▶ Document
This week we learned a new Mac Pro isn’t coming until 2019. Clearly this revelation is a Apple public relations move designed to reign-in expectations prior to this year’s WWDC. But what makes this announcement so absurd is the guises that it is being made in the name of transparency while omitting any details describing the upcoming machine.

“We want to be transparent and communicate openly with our pro community, so we want them to know that the Mac Pro is a 2019 product. It’s not something for this year.” In addition to transparency for pro customers, there’s also a larger fiscal reason behind it.

“We know that there’s a lot of customers today that are making purchase decisions on the iMac Pro and whether or not they should wait for the Mac Pro,” says Boger.

This is why Apple wants to be as explicit as possible now, so that if institutional buyers or other large customers are waiting to spend budget on, say iMac Pros or other machines, they should pull the trigger without worry that a Mac Pro might appear late in the purchasing year.

It’s almost as if Apple is telling its pro customers to buy different company’s modular computer.

Pro Working Group

Instead of facts we got some spin about how Apple was setting up a “Pro Working Group” to find out what their professional customers need in a pro workstation computer.

“We said in the meeting last year that the pro community isn’t one thing,” says Ternus. “It’s very diverse. There’s many different types of pros and obviously they go really deep into the hardware and software and are pushing everything to its limit. So one thing you have to do is we need to be engaging with the customers to really understand their needs. Because we want to provide complete pro solutions, not just deliver big hardware, which we’re doing and we did it with iMac Pro. But look at everything holistically.”

Apple forming a pro computer steering committees in 2018 is pathetic. The last Mac Pro was released in 2013 and it was a design failure. Apple has had nearly four years to figure out what pros want. Are they just starting now?

The disclosure of the “Pro Working Group” smells like a smoke shield deployed to distract us from the fact Apple is still figuring out what professionals want. Professionals who used to count as some of Apple’s most loyal customers.

Apple’s inability to produce a computer their professional customers want in a reasonable time frame is a sign removing Computer from the company name in 2007 was the right decision.

This tweet by Dr. Drang best sums up Apple’s latest Mac Pro announcement.

▶ To be done
1. How would you sum up the article in two sentences?
2. Which years does the article mention by number?
The data that follows comes from a separate source.

▶ Extracted records
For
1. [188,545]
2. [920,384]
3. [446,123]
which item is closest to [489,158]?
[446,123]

▶ Solved tasks
1. Apple has said a new Mac Pro will not arrive until 2019, explaining that it wants to be transparent with pro customers so buyers weighing an iMac Pro can purchase without waiting. The author calls this a public relations move that omits any details of the machine and sees Apple's new "Pro Working Group" as a distraction from the fact that Apple is still figuring out what professionals want.

2. 2019, 2018, 2013, 2007